### Requirement
Your response should consist of one number, the count of lines below that contain "granularity".
────────────────
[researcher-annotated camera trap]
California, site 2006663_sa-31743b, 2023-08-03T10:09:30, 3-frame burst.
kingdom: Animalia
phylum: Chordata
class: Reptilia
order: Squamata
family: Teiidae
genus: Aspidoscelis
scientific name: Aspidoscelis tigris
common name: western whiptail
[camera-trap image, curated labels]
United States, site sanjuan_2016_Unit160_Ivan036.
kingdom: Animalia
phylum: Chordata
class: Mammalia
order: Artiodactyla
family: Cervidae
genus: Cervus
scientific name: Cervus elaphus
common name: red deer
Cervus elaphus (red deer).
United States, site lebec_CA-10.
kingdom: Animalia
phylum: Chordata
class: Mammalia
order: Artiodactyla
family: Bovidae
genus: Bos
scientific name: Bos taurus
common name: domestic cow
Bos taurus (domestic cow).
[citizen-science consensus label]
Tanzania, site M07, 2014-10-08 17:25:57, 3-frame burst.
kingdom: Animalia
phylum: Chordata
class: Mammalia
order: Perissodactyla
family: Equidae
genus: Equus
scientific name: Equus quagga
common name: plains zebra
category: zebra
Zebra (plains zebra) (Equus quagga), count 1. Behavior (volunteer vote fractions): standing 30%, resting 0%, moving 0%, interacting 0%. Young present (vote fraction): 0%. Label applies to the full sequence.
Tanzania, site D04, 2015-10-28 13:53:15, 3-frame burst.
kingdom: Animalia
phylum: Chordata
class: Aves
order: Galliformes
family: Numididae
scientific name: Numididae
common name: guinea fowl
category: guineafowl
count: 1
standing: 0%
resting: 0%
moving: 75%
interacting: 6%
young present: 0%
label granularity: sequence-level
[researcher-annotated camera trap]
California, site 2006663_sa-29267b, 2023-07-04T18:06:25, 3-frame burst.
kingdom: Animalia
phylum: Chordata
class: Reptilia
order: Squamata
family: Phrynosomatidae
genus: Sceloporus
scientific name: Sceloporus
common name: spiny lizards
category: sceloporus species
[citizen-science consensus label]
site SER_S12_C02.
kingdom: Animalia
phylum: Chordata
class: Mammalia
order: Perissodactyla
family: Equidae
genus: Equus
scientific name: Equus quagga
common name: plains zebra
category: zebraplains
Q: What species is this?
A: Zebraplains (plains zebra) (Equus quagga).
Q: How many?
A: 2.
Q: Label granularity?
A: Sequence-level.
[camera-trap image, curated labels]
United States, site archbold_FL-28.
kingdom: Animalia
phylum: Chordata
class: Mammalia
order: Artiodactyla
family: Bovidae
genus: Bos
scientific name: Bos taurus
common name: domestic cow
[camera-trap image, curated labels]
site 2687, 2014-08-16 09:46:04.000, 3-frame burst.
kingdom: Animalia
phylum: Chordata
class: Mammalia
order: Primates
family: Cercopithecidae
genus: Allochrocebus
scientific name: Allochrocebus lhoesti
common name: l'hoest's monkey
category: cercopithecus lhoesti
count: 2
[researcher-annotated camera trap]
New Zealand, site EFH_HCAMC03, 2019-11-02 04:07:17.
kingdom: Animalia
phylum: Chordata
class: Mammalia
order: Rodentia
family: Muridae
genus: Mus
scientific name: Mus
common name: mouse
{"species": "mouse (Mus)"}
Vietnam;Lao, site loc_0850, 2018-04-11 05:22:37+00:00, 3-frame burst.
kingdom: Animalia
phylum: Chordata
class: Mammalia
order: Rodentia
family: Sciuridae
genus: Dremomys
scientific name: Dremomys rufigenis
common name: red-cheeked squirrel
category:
────────────────
### Your response
2